Making Sense of Irritable Bowel Syndrome

By: Dr. Matt Lewis, D.C., DACBN, CFMP®

Irritable bowel syndrome (IBS) is even more unpleasant than it sounds — abdominal pain, bloating, cramping, gas, and diarrhea and/or constipation. Symptoms can be triggered by certain foods or by stress, infection, medications, or hormonal changes.

If you have IBS, you’re not alone, and you’re in good company. IBS affects between seven and 10 percent of the world’s population (it’s twice as common in women than in men), and like other illnesses, diseases, syndromes and disorders we’ve covered as of late here on my blog, it has a celebrity following; John F. Kennedy, Tyra Banks, Cybill Shepherd, and Jenny McCarthy have all been reported to have suffered from IBS.

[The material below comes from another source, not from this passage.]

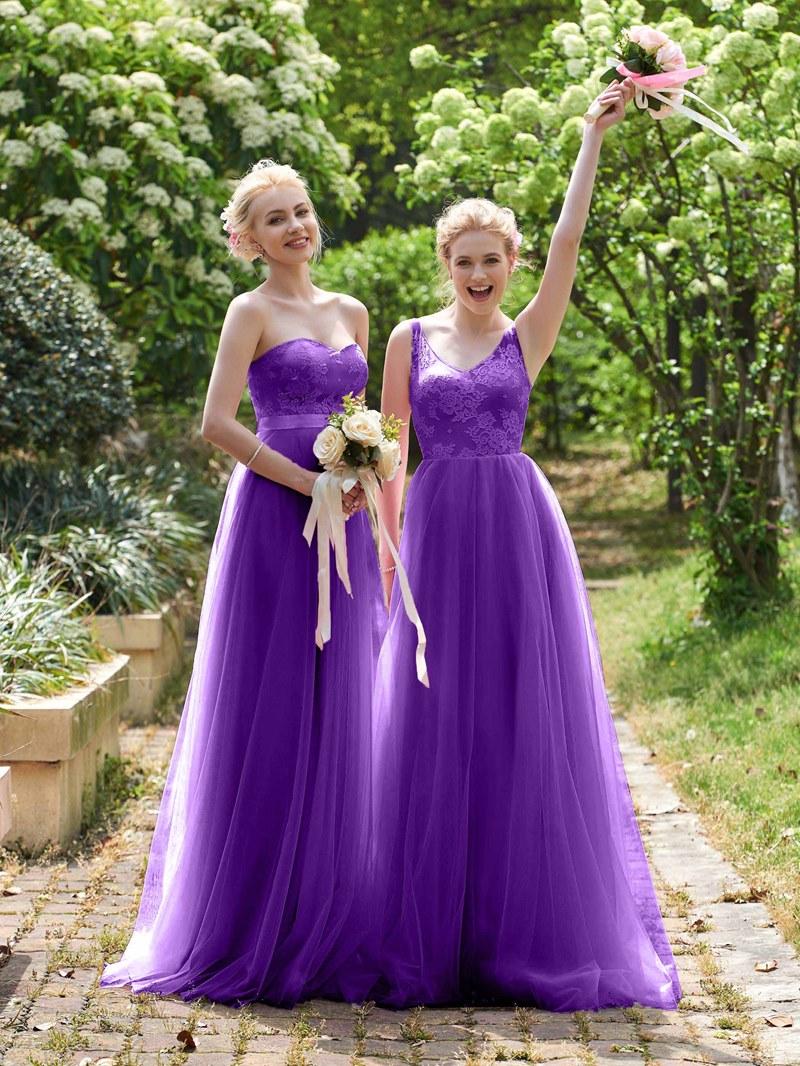Ericdress Sweetheart A Line Long Lace Bridesmaid Dress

If you are struggling with irritable bowel syndrome, I know how difficult it can be. Daily life is often interrupted or halted, time with family and friends can be unpleasant, and dealing with the condition at work can be unbearable. Even worse, you may be too embarrassed to discuss your condition with even your closest friends and family members; IBS isn’t a topic for dinner conversation. Understandably, anxiety and depression often accompany the illness.

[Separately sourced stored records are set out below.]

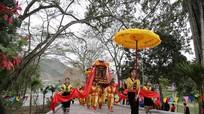 Nghệ An tạm ngừng các hoạt động lễ hội để phòng, chống dịch Covid-19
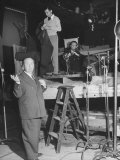 "Alfred HitchcockOn Film Set During Shooting of ""Lifeboat"" Premium Photographic Print"
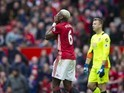 Paul Pogba reacts to a missed chance during the Premier League game between Manchester United and Bournemouth on March 4, 2017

The good news is that treatments for those suffering with IBS are available and very effective, even when traditional medical efforts have failed to produce results.

Irritable Bowel Syndrome Symptoms

The symptoms of an irritable bowel (colon) vary according to the nature and severity of the symptoms. I already mentioned some of these earlier in this post, but here is a more complete list of IBS symptoms:

  • Abdominal pain, cramping, or discomfort
  • Bloating
  • Diarrhea or loose stools
  • Constipation that may or may not respond to laxatives (some patients go days without a bowel movement, feeling uncomfortable and bloated all the while)
  • Hard or small dry stools that are difficult to pass
  • Chronic loose stools that seem incomplete
  • Gas
  • Mucus or blood in the stools (in more severe cases)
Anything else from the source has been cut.